The statement explains the seven workers who had advocated for improved pay, along with a female worker leader, were subsequently fired and arrested. Five more workers are thought to have been arrested after this with one being forced into hiding.

The unions state these workers have been charged with incitement (505/a of the Myanmar penal code) and will be subjected to a military court as the industrial zones are under martial law.

An Inditex spokesperson tells JustStyle exclusively that Inditex is in the process of a phased and responsible exit from Myanmar, following IndustriALL’s call. They added:

“As a result, we continue to reduce the number of active manufacturers in the country. Events in this factory represent a severe breach of our supplier code of conduct, specifically in relation to freedom of association which we consider non-negotiable.

“We have decided to block the possibility of our suppliers working with this factory.

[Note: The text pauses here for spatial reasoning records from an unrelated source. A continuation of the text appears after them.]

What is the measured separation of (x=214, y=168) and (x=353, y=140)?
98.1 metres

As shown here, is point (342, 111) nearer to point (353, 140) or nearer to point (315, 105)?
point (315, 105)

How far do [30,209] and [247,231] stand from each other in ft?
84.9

In addition, we have urged this manufacturer and their related supplier to take all immediate actions to prevent and remediate any harm to the workers´ rights.”

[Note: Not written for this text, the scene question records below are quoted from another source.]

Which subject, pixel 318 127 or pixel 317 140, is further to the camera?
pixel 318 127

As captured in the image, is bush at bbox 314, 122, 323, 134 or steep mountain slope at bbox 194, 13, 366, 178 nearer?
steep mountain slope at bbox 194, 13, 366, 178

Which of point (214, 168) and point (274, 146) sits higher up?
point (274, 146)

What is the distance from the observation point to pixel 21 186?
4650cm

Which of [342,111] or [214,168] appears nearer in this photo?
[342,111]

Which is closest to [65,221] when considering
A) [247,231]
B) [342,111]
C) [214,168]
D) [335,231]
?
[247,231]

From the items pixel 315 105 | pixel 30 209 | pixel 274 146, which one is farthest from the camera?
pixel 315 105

The unions emphasise that since the military coup in 2021, over 300 union members and activists have been arrested, and more than 50 have lost their lives and adds: “The military junta in Myanmar has banned nearly all unions, wiping out the fundamental right of freedom of association.”

It continues: “MADE offers a false sense of security that is dangerous for those who are in the frontline of industrial disputes. MADE offers no protection to workers’ representatives, and giving that impression makes the EU part of the problem, rather than part of the solution.

The unions explain the letter received from the European Commission on 28 June 2023 states: “Trade unions still legally exist at factory and federation level and organisations committed to supporting workers’ rights continue to operate in the country. However, these cannot function normally due to security and reputational risks stemming from the complex and polarised political situation. MADE aims to support their resilience and ability to engage with business to resolve grievances.’’

However, the unions dispute this claim and after the military coup 16 of the most representative and democratic trade unions and labour NGOs were banned.

The unions point out that with the support of MADE, organisations such as Action Labour Rights have attempted to the fill the gap.

But, they argue: “With even workers and labour activists from these officially sanctioned organisations being fired, threatened, and arrested, we fail to see how MADE is in any way supporting their resilience and ability to engage with business to resolve grievances.”

The unions are keen to remind the European Commission of the European Parliament’s resolution on Myanmar which took place on 11 May 2023. They were pleased to see a huge amount of cross–party support for the final resolution, including the following demands:

  • Calls on the Commission to demonstrate that the Everything But Arms scheme does not benefit the junta or otherwise to temporarily withdraw the mechanism
  • Calls on the EU to demonstrate that any engagement with Myanmar, including by private companies and EU-based undertakings such as MADE, is subject to strengthened human rights due diligence processes to protect and guarantee workers’ rights.

The unions now expect the European Commission to provide concrete evidence that the Everything But Arms scheme is not benefiting the military junta (including via foreign exchange) and that MADE is actively strengthening human rights due diligence, noting the recent firings, military aggression, and arrests of labour activists linked to the MADE programme.

UK independent body, Ethical Trading Initiative (ETI), endorsed IndustriALL Global Union’s framework principles to aid a responsible exit from Myanmar.

In May, the H&M Foundation donated to the Red Cross and Red Crescent in the wake of Cyclone Mocha, which hit Myanmar and Bangladesh.